McCloud, 68, of Shakopee, wearing a dark suit, his white hair flowing to his shoulders, opted to say nothing to U.S. District Judge Patrick Schiltz before he was sentenced.

His attorney, Ryan Garry, told the judge that his client, a father of 10 who for 37 years has fought for clients and worked for free on nearly all of the 150 appeals he argued, is remorseful for failing to report nearly $600,000 in income from 2004 to 2006.

McCloud pled guilty in December to a single count of felony tax evasion.

Garry asked for five years probation instead of the 24- to 30-month sentence recommended by guidelines. Garry, in a 61-page memo to the court, sketched details of McCloud's life, including a stay in an orphanage, five failed marriages, an esteemed career as a legal trailblazer, and the looming home foreclosure that Garry said led McCloud to commit his crime.

Garry told Schiltz that the humiliation McCloud feels has been a punishment of its own.

"He's a legend that has fallen, but he will once again rise," Garry said. "He will win the respect of his family and colleagues once again."
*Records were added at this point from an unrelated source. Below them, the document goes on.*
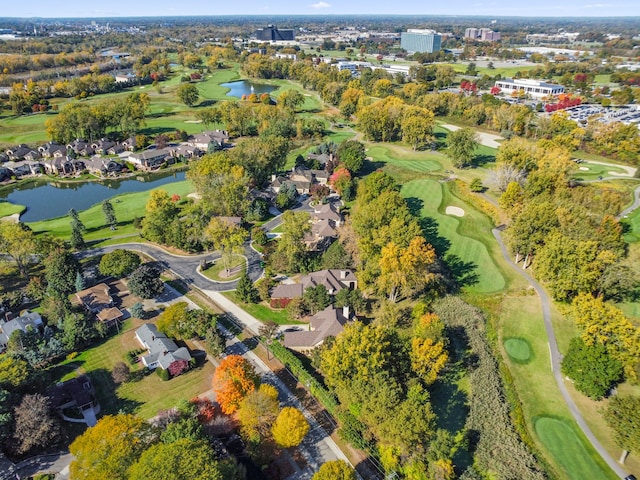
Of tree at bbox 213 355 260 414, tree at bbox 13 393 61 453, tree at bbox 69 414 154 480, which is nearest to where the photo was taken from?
tree at bbox 69 414 154 480

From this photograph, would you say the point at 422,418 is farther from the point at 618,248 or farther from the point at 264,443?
the point at 618,248

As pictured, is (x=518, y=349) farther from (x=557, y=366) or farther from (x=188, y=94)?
(x=188, y=94)

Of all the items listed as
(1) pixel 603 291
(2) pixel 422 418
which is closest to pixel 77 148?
(2) pixel 422 418

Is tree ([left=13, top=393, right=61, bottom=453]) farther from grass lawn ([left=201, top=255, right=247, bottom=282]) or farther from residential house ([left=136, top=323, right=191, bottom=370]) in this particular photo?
grass lawn ([left=201, top=255, right=247, bottom=282])

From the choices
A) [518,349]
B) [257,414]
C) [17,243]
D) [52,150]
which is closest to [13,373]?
[257,414]

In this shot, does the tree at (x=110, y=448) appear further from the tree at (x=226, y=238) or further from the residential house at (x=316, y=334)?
the tree at (x=226, y=238)

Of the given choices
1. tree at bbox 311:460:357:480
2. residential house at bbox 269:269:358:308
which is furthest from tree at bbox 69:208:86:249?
tree at bbox 311:460:357:480

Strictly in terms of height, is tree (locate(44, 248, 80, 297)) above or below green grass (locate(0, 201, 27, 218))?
above
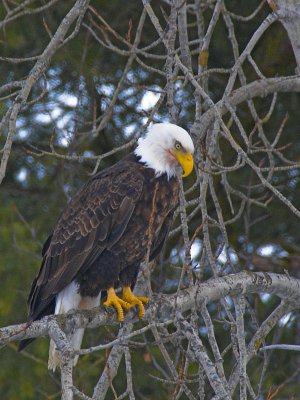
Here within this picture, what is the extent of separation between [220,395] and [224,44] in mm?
3946

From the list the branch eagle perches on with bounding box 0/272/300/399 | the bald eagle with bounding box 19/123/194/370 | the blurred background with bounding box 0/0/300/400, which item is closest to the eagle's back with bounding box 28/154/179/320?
the bald eagle with bounding box 19/123/194/370

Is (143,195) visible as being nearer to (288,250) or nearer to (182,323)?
(182,323)

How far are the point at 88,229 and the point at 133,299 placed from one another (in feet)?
1.33

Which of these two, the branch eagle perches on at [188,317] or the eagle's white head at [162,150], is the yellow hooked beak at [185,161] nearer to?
the eagle's white head at [162,150]

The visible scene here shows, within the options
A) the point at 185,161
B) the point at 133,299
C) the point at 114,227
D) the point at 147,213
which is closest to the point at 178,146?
the point at 185,161

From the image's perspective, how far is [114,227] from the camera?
4.75 m

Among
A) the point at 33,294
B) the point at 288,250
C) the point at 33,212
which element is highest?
the point at 33,212

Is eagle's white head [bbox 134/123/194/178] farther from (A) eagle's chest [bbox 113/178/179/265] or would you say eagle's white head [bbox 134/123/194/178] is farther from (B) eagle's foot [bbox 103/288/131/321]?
(B) eagle's foot [bbox 103/288/131/321]

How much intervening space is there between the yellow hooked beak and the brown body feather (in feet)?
0.43

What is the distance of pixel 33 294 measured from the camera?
4.87m

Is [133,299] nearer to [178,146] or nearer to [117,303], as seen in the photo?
[117,303]

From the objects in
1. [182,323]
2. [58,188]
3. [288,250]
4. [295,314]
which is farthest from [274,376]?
[182,323]

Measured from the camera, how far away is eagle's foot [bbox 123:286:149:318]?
466 cm

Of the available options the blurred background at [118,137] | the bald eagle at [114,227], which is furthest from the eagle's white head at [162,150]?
the blurred background at [118,137]
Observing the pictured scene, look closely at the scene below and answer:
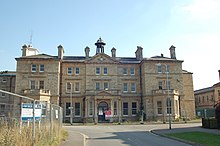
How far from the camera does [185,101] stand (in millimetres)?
57562

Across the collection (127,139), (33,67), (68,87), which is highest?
(33,67)

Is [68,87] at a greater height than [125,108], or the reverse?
[68,87]

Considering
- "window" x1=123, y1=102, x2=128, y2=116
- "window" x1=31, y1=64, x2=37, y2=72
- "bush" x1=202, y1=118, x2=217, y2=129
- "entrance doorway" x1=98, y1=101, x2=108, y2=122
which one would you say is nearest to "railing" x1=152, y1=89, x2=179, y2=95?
"window" x1=123, y1=102, x2=128, y2=116

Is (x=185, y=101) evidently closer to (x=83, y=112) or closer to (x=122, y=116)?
(x=122, y=116)

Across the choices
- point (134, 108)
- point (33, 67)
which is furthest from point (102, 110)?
point (33, 67)

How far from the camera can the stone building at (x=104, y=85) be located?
4909 centimetres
The sentence includes two years of supervised release after confinement. McCloud also was ordered to pay back taxes, with interest, to the government.
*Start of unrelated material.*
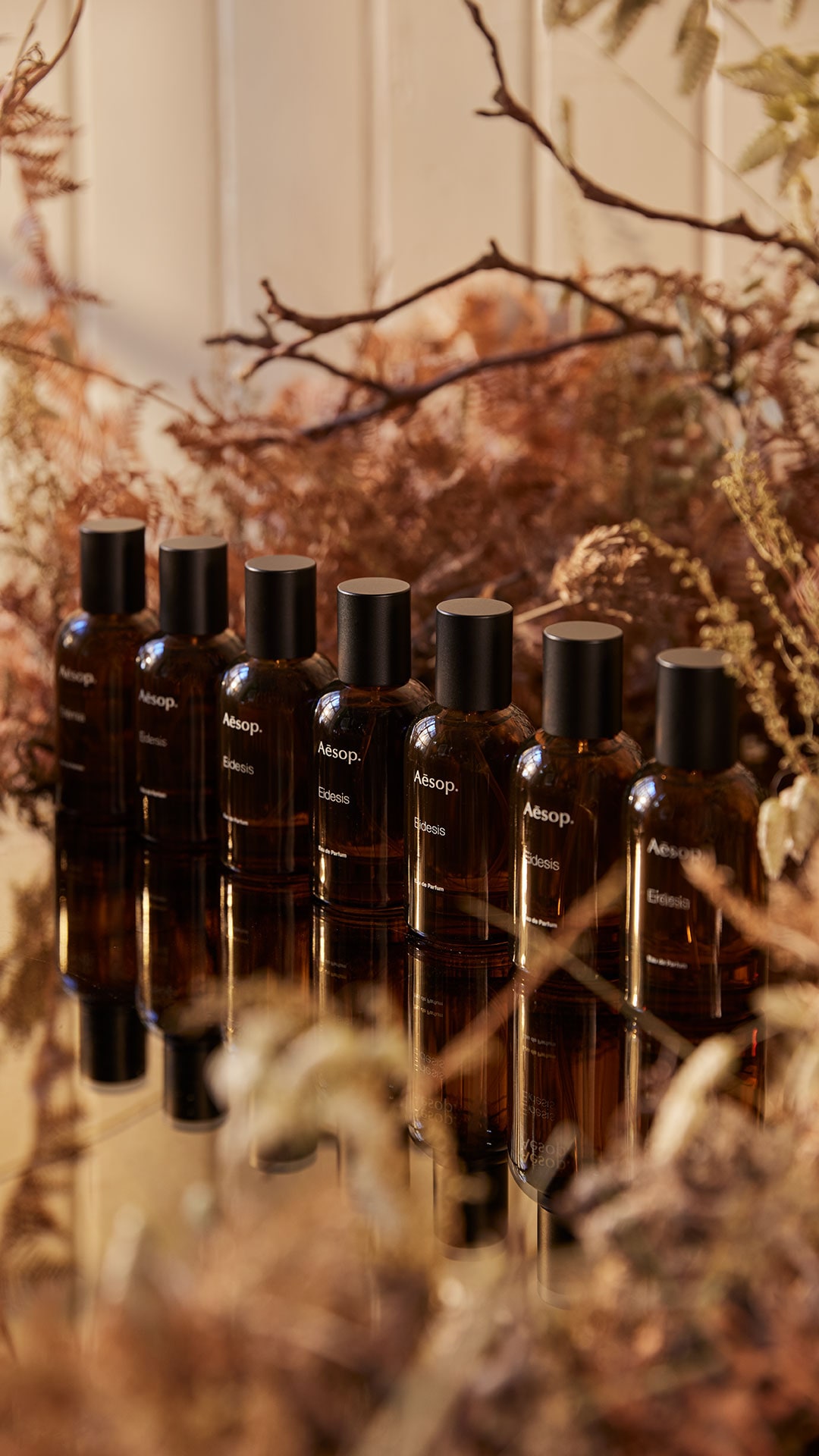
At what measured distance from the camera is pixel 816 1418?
0.42m

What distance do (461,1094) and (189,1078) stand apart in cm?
11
Schiltz said the responsibility McCloud took for his crime merited a slightly shorter sentence than recommended, but he added that he wouldn't spare the lawyer from prison.
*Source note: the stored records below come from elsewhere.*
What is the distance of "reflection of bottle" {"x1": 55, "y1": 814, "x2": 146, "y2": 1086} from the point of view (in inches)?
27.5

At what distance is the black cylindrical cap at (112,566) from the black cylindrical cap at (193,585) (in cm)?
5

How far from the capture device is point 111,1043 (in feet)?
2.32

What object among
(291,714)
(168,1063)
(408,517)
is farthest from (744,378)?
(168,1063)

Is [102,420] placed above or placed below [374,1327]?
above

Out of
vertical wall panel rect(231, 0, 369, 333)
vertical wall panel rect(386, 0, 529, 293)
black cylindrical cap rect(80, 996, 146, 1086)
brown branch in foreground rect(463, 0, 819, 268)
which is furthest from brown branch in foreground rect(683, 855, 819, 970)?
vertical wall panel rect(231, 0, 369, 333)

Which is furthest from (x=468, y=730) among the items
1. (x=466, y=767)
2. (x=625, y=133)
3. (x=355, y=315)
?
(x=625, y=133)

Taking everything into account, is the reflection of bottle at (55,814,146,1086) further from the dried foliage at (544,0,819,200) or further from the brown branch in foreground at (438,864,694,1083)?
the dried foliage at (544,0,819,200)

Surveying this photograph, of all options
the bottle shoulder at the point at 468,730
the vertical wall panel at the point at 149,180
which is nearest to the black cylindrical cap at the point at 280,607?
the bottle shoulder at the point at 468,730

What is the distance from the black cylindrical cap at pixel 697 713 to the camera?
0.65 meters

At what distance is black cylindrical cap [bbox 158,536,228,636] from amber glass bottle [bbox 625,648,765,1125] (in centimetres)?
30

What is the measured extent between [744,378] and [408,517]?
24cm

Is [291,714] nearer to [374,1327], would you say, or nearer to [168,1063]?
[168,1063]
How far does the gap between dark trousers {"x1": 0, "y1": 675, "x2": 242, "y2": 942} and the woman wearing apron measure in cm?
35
Schiltz said tax evasion is an underpunished crime that makes taxpayers cynical and threatens the country's stability.

"If he controlled his gambling and lived more modestly, perhaps he wouldn't be in this position," the judge said. "And because he is an officer of the court, it makes the crime worse."

McCloud was allowed to remain free until July 5, when he must report to federal prison, likely in Duluth. He and Garry declined to comment afterward.

McCloud was convicted of fleeing a police officer in 1996 and fifth-degree assault on three separate occasions since 2002.

He was charged in 2007 with illegally possessing hydrocodone pills. He claimed his ex-wife, who tipped off authorities, mailed him the pills in an effort to frame him. A judge threw out the case. A DWI charge against him in 2009 also was dismissed.